Must it be identity?

It would seem like in addition to identity, that "bottom"-returning functions would be acceptable, for whatever the language's various bottoms might be. In Java, for instance, a function that never returned, a function that immediately threw an unchecked exception, and a function that simply returned null could all be validly typed as a->a, all without introspecting or bounding a. Is it provable that no such functions are valid in languages with Hindley-Miller type inferencing?

Depends on the language

Once you add recursion (to a pure lazy language), there are two functions of type forall a.a -> a. One is the polymorphic identity function, the other is the constantly bottom function. (Derek Elkins alluded to this in the grandparent of Matt Hellige's post quoted above).

Of course, there are more than two terms of type forall a.a -> a. But any function of that type will be observationally equivalent to one of those two functions.
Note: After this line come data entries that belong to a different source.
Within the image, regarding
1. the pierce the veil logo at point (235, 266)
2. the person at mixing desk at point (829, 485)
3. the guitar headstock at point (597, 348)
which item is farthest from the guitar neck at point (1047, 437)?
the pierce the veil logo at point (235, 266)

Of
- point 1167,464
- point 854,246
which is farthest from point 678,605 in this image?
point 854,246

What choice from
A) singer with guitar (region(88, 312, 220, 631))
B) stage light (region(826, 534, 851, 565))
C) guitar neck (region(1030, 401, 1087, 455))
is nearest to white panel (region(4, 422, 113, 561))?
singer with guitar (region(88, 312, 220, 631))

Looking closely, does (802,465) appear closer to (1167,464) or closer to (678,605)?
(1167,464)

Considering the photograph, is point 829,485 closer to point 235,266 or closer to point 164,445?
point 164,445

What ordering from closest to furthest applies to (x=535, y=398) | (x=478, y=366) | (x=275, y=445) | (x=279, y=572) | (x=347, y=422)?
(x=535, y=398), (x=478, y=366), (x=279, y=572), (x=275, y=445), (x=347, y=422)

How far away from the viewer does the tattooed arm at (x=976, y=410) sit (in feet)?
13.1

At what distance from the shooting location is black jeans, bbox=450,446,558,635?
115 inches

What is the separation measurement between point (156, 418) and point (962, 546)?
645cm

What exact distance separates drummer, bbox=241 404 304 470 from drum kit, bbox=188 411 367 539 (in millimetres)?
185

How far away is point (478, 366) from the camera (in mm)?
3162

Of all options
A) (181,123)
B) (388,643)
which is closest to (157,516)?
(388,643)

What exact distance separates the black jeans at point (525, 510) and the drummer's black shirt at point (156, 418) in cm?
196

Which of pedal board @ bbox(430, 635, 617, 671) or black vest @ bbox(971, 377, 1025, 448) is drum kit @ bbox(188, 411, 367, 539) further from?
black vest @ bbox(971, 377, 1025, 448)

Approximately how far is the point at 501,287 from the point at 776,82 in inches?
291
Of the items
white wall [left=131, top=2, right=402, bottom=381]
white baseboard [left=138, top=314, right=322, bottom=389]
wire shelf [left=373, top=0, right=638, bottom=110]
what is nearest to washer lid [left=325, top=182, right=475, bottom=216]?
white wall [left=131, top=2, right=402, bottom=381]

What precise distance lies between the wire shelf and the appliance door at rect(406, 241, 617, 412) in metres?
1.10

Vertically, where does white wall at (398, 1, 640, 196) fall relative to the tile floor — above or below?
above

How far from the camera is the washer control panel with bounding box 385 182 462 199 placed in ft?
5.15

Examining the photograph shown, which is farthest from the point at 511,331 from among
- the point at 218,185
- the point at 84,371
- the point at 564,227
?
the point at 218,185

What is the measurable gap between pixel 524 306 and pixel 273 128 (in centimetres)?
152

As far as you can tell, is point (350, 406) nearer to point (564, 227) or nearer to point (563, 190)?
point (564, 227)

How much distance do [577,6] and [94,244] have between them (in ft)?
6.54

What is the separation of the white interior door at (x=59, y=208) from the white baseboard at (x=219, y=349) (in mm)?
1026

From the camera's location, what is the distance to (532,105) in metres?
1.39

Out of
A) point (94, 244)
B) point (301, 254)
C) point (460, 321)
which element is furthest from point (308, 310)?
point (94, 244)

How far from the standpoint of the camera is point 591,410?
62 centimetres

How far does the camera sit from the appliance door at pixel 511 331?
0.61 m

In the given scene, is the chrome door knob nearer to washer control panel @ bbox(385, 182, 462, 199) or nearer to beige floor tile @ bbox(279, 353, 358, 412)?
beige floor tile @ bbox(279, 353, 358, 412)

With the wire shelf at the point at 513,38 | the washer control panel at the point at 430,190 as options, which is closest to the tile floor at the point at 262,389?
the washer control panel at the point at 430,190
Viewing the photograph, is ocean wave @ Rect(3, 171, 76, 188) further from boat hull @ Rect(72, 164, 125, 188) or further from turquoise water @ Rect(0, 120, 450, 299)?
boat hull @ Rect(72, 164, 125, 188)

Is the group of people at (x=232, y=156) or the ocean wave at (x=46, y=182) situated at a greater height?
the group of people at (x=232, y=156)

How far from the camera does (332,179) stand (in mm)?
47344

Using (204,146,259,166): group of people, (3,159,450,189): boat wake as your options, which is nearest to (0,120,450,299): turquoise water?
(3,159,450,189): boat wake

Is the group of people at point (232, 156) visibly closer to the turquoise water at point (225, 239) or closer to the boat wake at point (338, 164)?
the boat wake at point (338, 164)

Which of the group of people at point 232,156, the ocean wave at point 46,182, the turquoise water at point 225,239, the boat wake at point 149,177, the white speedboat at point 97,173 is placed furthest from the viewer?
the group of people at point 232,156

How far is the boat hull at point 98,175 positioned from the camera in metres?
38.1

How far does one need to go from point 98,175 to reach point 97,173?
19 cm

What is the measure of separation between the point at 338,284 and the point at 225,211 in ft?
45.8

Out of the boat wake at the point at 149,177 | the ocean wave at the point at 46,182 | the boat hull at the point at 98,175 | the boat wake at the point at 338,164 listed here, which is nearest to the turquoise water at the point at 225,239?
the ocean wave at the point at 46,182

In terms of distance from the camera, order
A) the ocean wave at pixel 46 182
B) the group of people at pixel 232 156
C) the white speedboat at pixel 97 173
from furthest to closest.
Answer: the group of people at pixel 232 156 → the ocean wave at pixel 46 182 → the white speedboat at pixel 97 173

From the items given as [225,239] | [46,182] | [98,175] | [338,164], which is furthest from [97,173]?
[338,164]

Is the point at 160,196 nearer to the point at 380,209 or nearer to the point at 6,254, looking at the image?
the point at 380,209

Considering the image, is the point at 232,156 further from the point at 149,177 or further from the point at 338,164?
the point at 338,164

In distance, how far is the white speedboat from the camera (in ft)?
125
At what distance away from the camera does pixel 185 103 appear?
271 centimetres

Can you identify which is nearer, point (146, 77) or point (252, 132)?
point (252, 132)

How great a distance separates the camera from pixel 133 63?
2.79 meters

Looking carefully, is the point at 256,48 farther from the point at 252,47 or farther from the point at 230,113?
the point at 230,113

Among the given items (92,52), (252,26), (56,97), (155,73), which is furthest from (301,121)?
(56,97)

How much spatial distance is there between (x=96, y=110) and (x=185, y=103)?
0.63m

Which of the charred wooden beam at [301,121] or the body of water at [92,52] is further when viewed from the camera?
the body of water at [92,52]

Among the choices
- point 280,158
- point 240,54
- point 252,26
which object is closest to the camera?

Parametric Polymorphism and Operational Equivalence (PDF link) builds up the operational machinery necessary to prove such equivalences.

Side-effects

I also alluded to the fact that (other) side-effects are just as effective at adding values to forall a.a -> a. For example,
the parametrically polymorphic equivalent of

template <typename T>
T id(T x){ format_harddrive(); return x; }

is (/would be, barring an effects system) well-typed and is certainly not observationally equivalent to the identity function. However, there are plenty of polymorphic strongly normalizing lambda calculi so it is possible to have a "programming" language where id is truly the only inhabitant of forall a.a -> a.

Some nitpicking to end:

Once you add recursion (to a pure lazy language), there are two functions of type forall a.a -> a.

Non-strictnesses is technically moot for a strongly normalizing language. Technically, laziness can still be mildly relevant, but that's splitting hairs. Further, non-strictness is not relevant. Adding general recursion to any strongly normalizing language leads to that type having the same values. The constantly bottom function is legitimate in a strict language too.